7. Then "Edit" => "delete selected." That will give you your list of all the words in Romans in the "Main Word list", minus all the proper names.
8. You can then select the words that occur more than 50 x, and delete them from the list.
A couple things: in between steps 2 and 3, BW will automatically send the results of your query on proper names to the WLM, in the Secondary word list. This will not help, though, because it sends the words with their accents, and the WLM doesn't seem to be able to compare the two lists (i.e., Παυλος and Παῦλος, for instance, are seen as two different words). So you'll have to discount that automatically generated list and proceed to step 3.
One other thing: Did you know that you can also create a lexicon for that list? This can be helpful for learning the rarer words. Go to "File" => "make lexicon from selected words", then follow the steps there.
I'd be interested in hearing if this works as well in Hebrew texts (WTM). Please let me know!
Originally Posted by Donald Cobb
Thanks for the very helpful advice with clear steps. The method also works well for Hebrew (with the appropriate changes from BNM to WTM and .*@n???p to .*@np*). I did need to modify step 8 as the frequencies of words shown are those peculiar to that book and may not be representative of the NT or OT as a whole (e.g. a common NT word may occur rarely in Romans). The modified steps are:
8a. clear the secondary list
8b. type l [enter] to remove limit to the book, then .*@* to generate a word list for the whole NT BNM or OT WTM
8c. save the list for later use, name it , say, BNM word frequency list, and from it create lists for desired excluded frequencies by deleting words that are less than X. This will leave words occurring more than X times in NT/OT on the secondary word list.

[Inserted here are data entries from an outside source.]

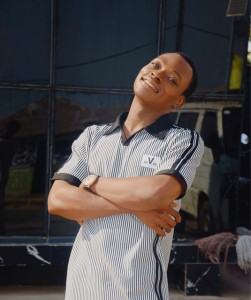 Sodiq Akorede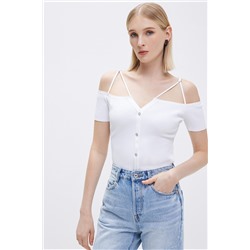 Camisa Blanco
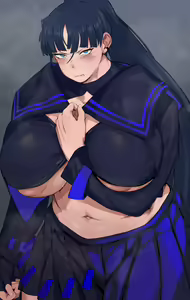 Page 283 of Fanbox & Pixiv - preview thumbnail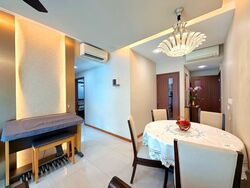 1 Canberra (D27), Condominium #556850731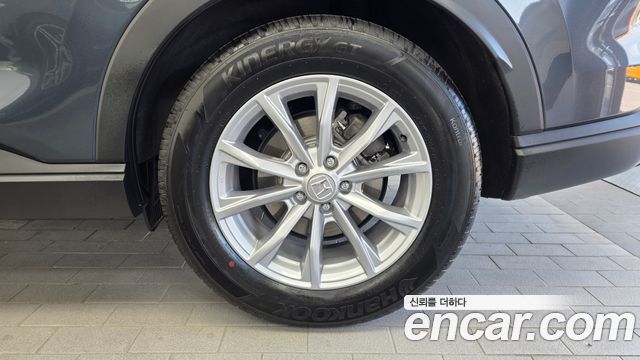 Honda CR-V (VI) 1.5 EX-L 2WD 2023 — фото 21
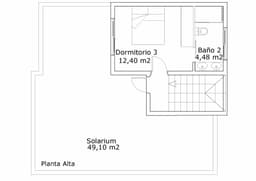 Villa 5 slpk in Ciudad Quesada – foto 29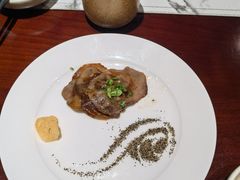 -一本魅·日式料理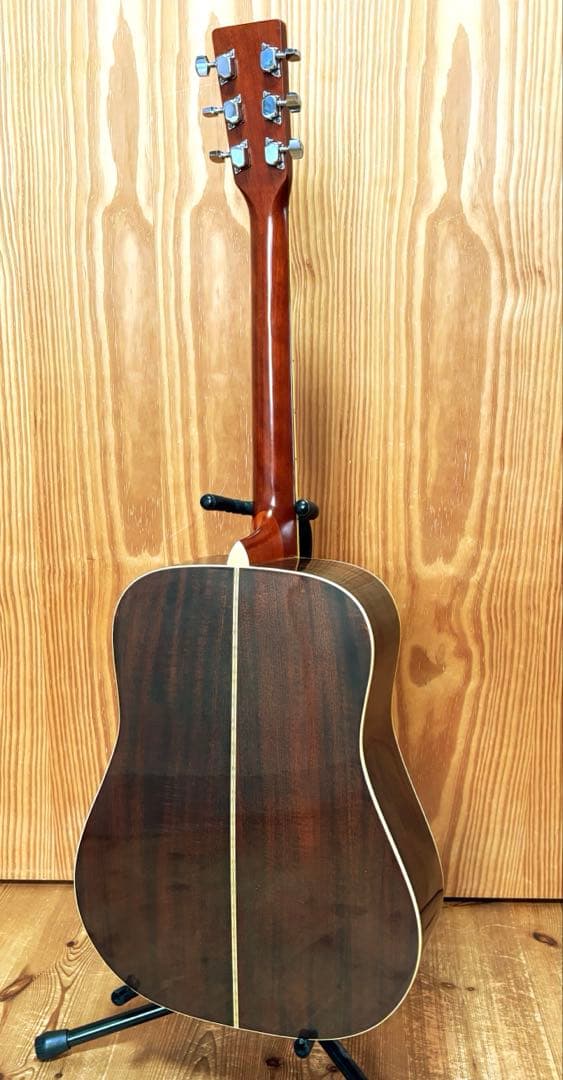 【激鳴り】ヤマキ Yamaki YW-20 ハードケース付 整備済 JV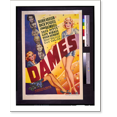 thumbnail image 2 of Historic Framed Print, Dames, 17-7/8" x 21-7/8", 2 of 9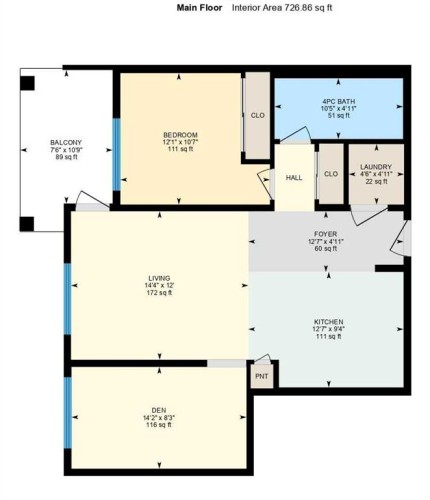 2407-3727 Sage Hill Drive Nw, Calgary, AB - Other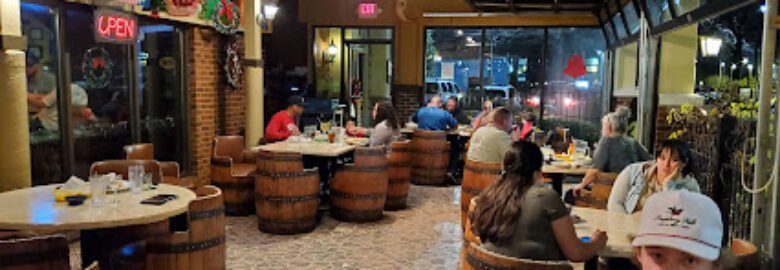 El Porton Mexican Restaurant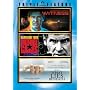 Harrison Ford Triple Feature (Witness, Patriot Games, What Lies Beneath)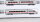Märklin Z 88712 Elektro-Triebzug InterCityExpress ICE 3 BR 406 DB (Vermutlich Verharzt)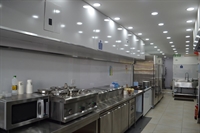 fitted fish chip shop - 3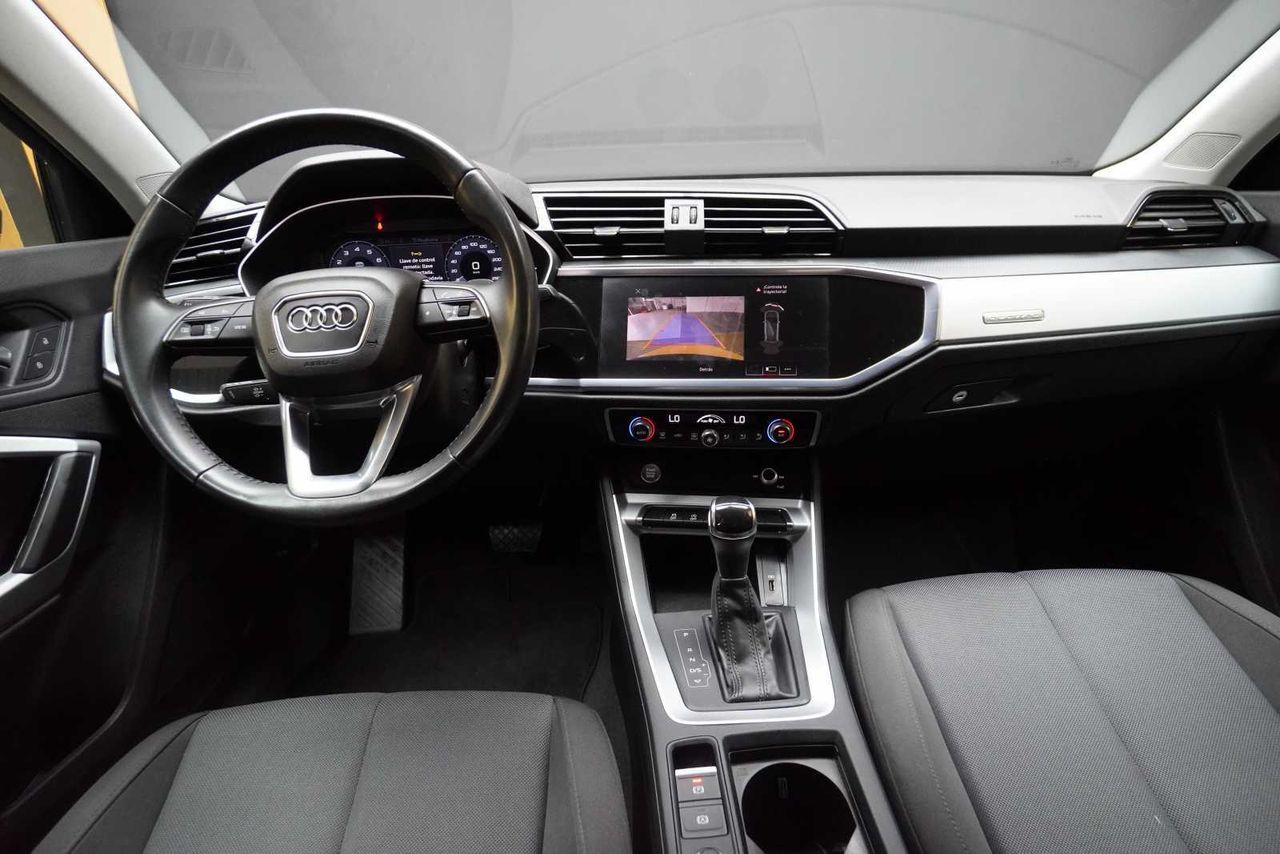 Foto Audi Q3 15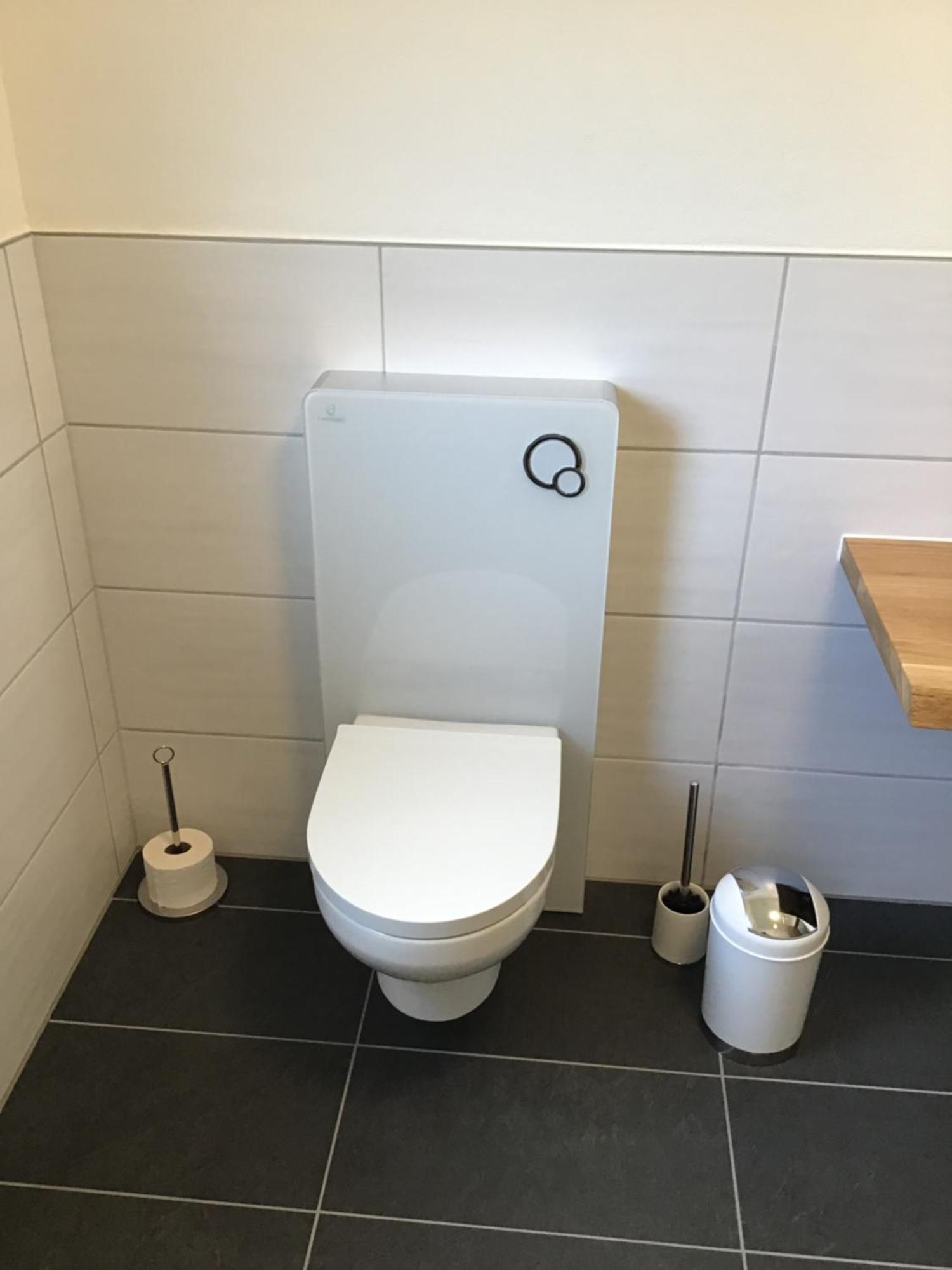 Ferienwohnung Entenquack Weisel Экстерьер фото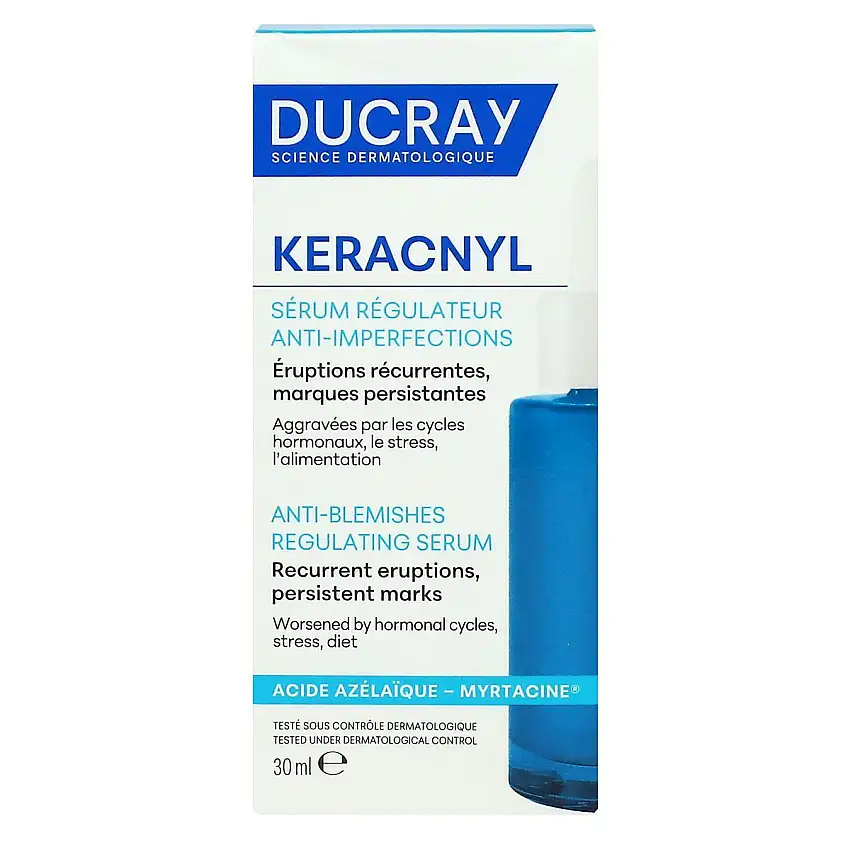 Keracnyl Serum  Regulateur Fl30Ml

8d. Select "Main Word List" (radial button), then click on "select" => "select words common to both lists"
8e. Then "Edit" => "delete selected." That will give the list of all the words in e.g. Romans in the "Main Word list", minus all the proper names and words occurring more than X times.
With Isaiah as my selected book and X =50, the results are:
1291 verses, 2068 unique words, 23248 total words, total unique words minus proper nouns and 50+ words = 2946 kind of more difficult words, yielding a ratio of 12.7% against the total number of words
For Ruth, the numbers are, respectively, 81, 301, 1823, and 125, yielding a ratio of 6.9%, showing that it is a much easier book to read than Isaiah.
For Job, the ratio is 16.1%, somewhat more difficult than Isaiah, a result that is expected.
For ezekiel, the ratio is 8.4%, between Ruth and Isaiah, again as expected. But it is good to be able to quantify the difficulty level with an objective measure like this.